Dari beberapa definisi di atas dapt kita simpulkan bahwa ijtihad adalah pengerahan segala kesanggupan seorang faqih untuk memperoleh  pengetahuan tentang hukum sesuatu melalui dalil syara’.
B.     Macam-macam Ijtihad
Sebenarnya ada banyak pendapat para pakar fikih tentang macam dan jenis ijtihad yang setiap mereka  membagikannya berdasarkan kreterianya masing-masing sehingga ini menjadi indikator kalau tema ijtihad itu sendiri begitu dinamis. Namun dalam kesempatan ini kami cukupkan dengan apa yang dipaparkan oleh alfaqih Syaikh al-Azhar yaitu  Dr. Yusuf Al-Qordhawi. Menurut Beliau Ijtihad yang kita perlukan untuk masa saat ini ada dua macam :
1.      Ijtihad Tarjihi Intiqa’i (selektif)
Yang dimaksud dengan ijtihad intiqai ialah memilih satu pendapat dari beberapa pendapat terkuat yang terdapat pada warisan fikih islam yang telah penuh dengan fatwa dan keputusan hukum. Sikap Ini bukan berarati mengambil atau mempedomani salah satu mazhab fikih yang menurut kebiasan kita paling cocok  untuk kemudian diterapkan sebagai way of life nya tanpa mau mengkaji secara seksama dasar-dasar pemikiran orang yang diikutinya (taklid a’ma). Akan tetapi pilihan ini meniscayakan kita untuk berpikir dan meneliti secara mendalam dan lebih jauh terhadap varian hasil ijtihad dan pemahaman ulama terdahulu itu yang sudah sangat jelas perbedaan diantara mereka lalu kita bandingkan (komparasikan) antara mazhab yang satu dengan lainnya dengan flash back (melihat kembali)  apa-apa dalil yang kiranya mendasari dan menguatkan masing –masing mereka dengan keputusannya itu. Setelah itu  hasil dari telaah tersebut kita melihat titik keunggulan dan kelemahan masing-masing kemudian kita tarik benang merahnya dengan menggunakan kaedah tarjih yaitu bahwa pendapat yang mempunyai relevansi dengan realitas kehidupan zaman sekarang, mencerminkan kelemah lembutan dan humanisme. Pendapat yang terakhir inilah yang lebih mendekati dan prioritas untuk ditetapkan sebagai sebuah hukum islam kontemporer.[4]
Contoh untuk kasus ini adalah kasus pembunuhan yang dilakukan secara terpaksa yang mendapat tekanan (pressure) dan paksaan (ikrah) dari pihak ketiga atau orang lain. Maka kepada siapakah hukuman qishash dijatuhkan? Ada pendapat yang mengatakan qishash itu dijatuhkan kepada orang yang langsung melakukan pembunuhan yaitu orang dipaksa tadi karena dia pihak yang melakukan pembunuhan secara langsung.

__Catatan yang termuat dalam dataset__:
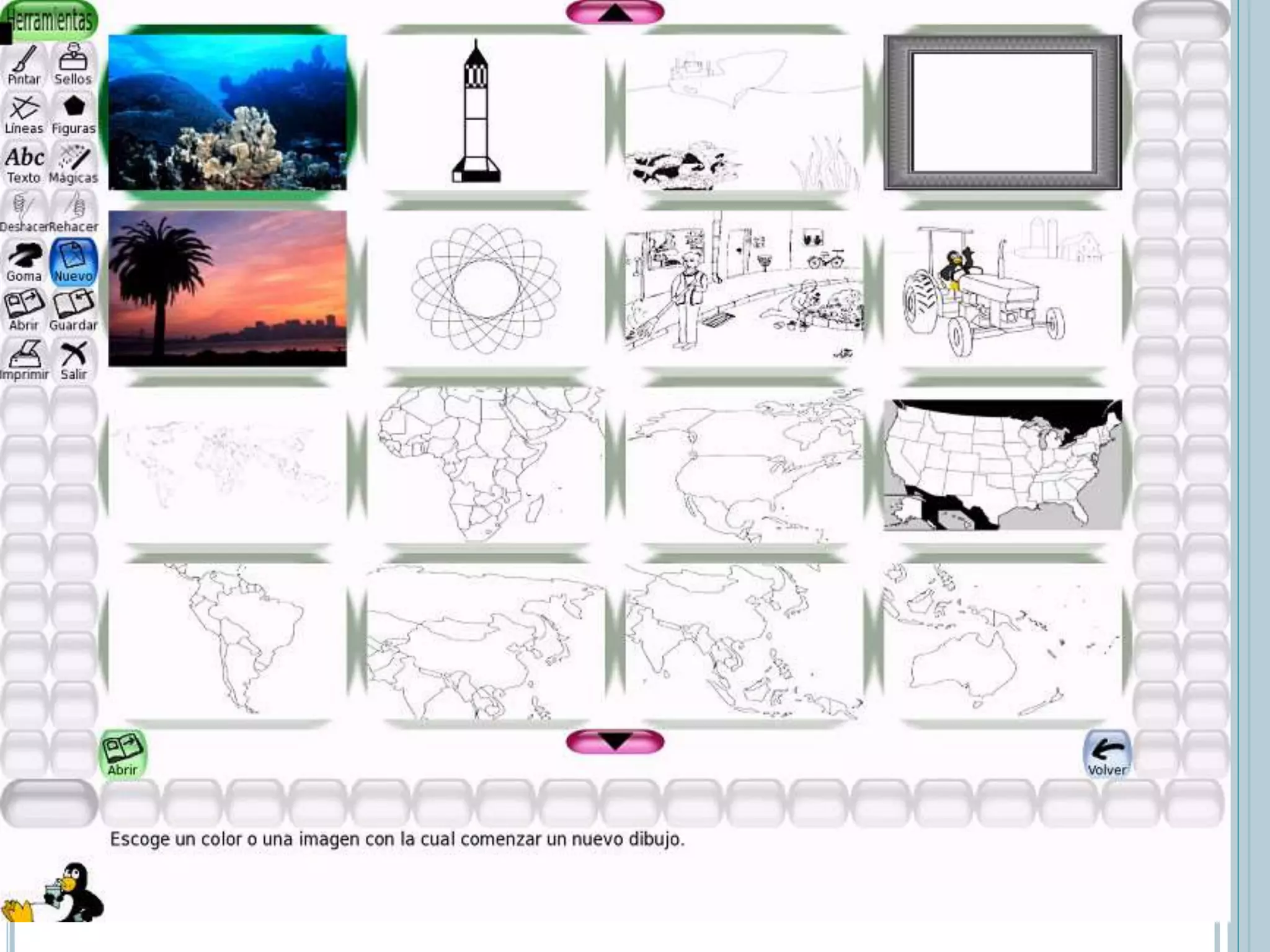 Herramientas

Pintar
Sellos
Líneas
Figuras
Abc
Texto
Mágicas
Deshacer
Rehacer
Goma
Nuevo
Abrir
Guardar
Imprimir
Salir

Abrir

Volver

Escoge un color o una imagen con la cual comenzar un nuevo dibujo.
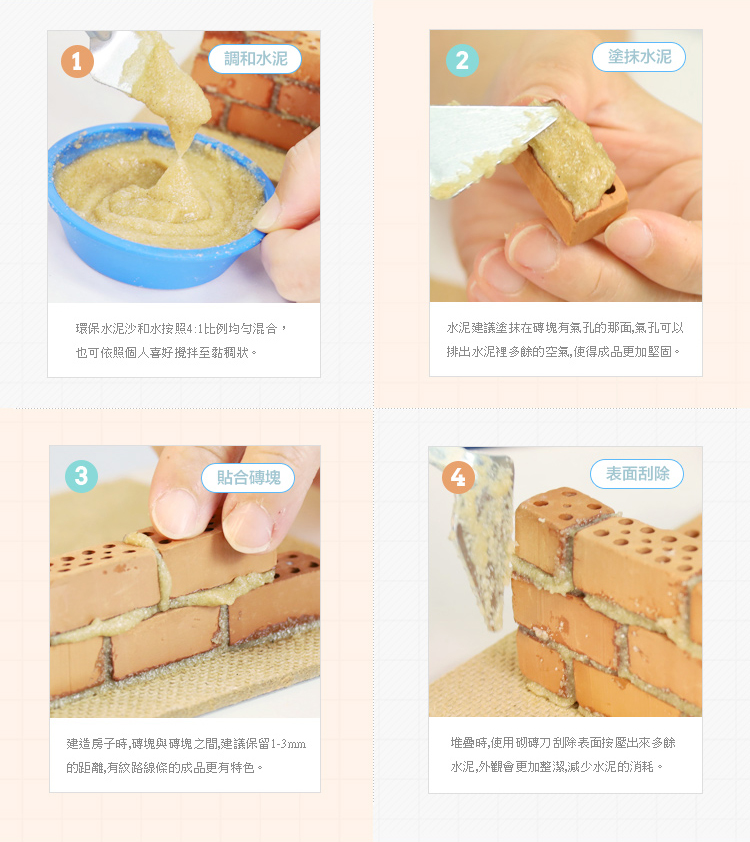 1

調和水泥

環保水泥沙和水按照4:1比例均勻混合，也可依照個人喜好攪拌至黏稠狀。

2

塗抹水泥

水泥建議塗抹在磚塊有氣孔的那面,氣孔可以排出水泥裡多餘的空氣,使得成品更加堅固。

3

貼合磚塊

建造房子時,磚塊與磚塊之間,建議保留1-3mm的距離,有紋路線條的成品更有特色。

4

表面刮除

堆疊時,使用砌磚刀刮除表面按壓出來多餘水泥,外觀會更加整潔,減少水泥的消耗。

__Tugas 1__:
Tentukan apakah pernyataan berikut sesuai dengan teks tentang ijtihad di atas. Jawab ya atau tidak untuk masing-masing, disertai kutipan persis kata-kata teks yang menentukan.
(a) Menurut Yusuf Al-Qordhawi, ijtihad yang diperlukan pada masa sekarang ada dua macam.
(b) Ijtihad intiqa'i berarti mengikuti satu mazhab fikih tanpa mengkaji dasar pemikirannya.
(c) Para pakar fikih sepakat pada satu pembagian jenis ijtihad.
__Tugas 2__:
Jawab pertanyaan berikut berdasarkan teks tentang ijtihad di atas.
(a) Pemaparan siapa yang dipakai untuk membagi macam ijtihad?
(b) Keterangan apa yang ditulis dalam kurung sesudah "Ijtihad Tarjihi Intiqa'i"?
(c) Dalam contoh pembunuhan karena paksaan, kepada siapa qishash dijatuhkan menurut pendapat yang disebutkan?
__Tugas 3__: Teruskan teks tentang ijtihad mulai sesudah kalimat terakhirnya.

__Kotak Jawaban 1__:
(a) Ya: "Ijtihad yang kita perlukan untuk masa saat ini ada dua macam"
(b) Tidak: "Sikap Ini bukan berarati mengambil atau mempedomani salah satu mazhab fikih"
(c) Tidak: "ada banyak pendapat para pakar fikih tentang macam dan jenis ijtihad"

__Kotak Jawaban 2__:
(a) Dr. Yusuf Al-Qordhawi, alfaqih Syaikh al-Azhar.
(b) Selektif.
(c) Kepada orang yang dipaksa, karena dialah yang melakukan pembunuhan secara langsung.

__Kotak Jawaban 3__:
Ada juga yang berpendapat qishash dijatuhkan kepada orang yang memaksa (merencanakan dan menyuruh) untuk melakukan pembunuhan sebab si pembunuh pada dasarnya hanyalah sekedar dijadikan alat orang yang memaksa. Ada juga pendapat lain yaitu qishash dijatuhkan terhadap keduanya, sipemaksa dan si pembunuh karena pihak pertama  yang langsung melakukan tindak pembunuhan sedangkan pihak kedua karena pada hakekatnya dialah yang biang dibalik pembunuhan itu. Bahkan ada yang berpendapat bahwa baik pihak pertama maupun pihak kedua sama-sama tidak dikenakan sanksi kapital panismen tersebut (qishash) karena pidana masing-masing dari keduanya belum memenuhi persyaratan. 
2.      Ijtihad Ibda’i  Insya’i (kreatif)
Maksudnya adalah usaha pengambilan sebuah kesimpulan hukum baru dari persoalan yang belum pernah dikemukakan oleh ulama terdahulu baik itu permasalahan lama ataupun mengenai permasalahan kekinian atau dalam ungkapan lain ijtihad insyai adalah meliputi sebagian persoalan klasik yaitu dengan cara seorang mujtahid kontemporer untuk memiliki pandangan baru yang berbeda dan belum pernah diketengahkan oleh para ulama salaf. Dan tentu saja hal ini terkait dengan keaslahan dan reliabilitas yang dapat dipertanggung jawabkan dalam melihat fakta dan konteks kehidupan saat ini. Karenanya sangat memungkinkan bila sesuatu yang telah diijtihadkan oleh dua orang dengan dua pendapat yang berbeda pula untuk melahirkan pendapat-pendapat yang lain dan seterusnya sejauh yang menjadi barometernya adalah kelayakan dan kepatutan menurut realitas yang ada dan lebih maslahat dan dengan begitu pintu ijtihad itu selalu terbuka lebar selama kehidupan umat manusia itu ada dan eksis di muka bumi tanpa ada satu kekuatanpun yang dapat mematikannya karena kesempurnaan itu tidak pernah berhenti.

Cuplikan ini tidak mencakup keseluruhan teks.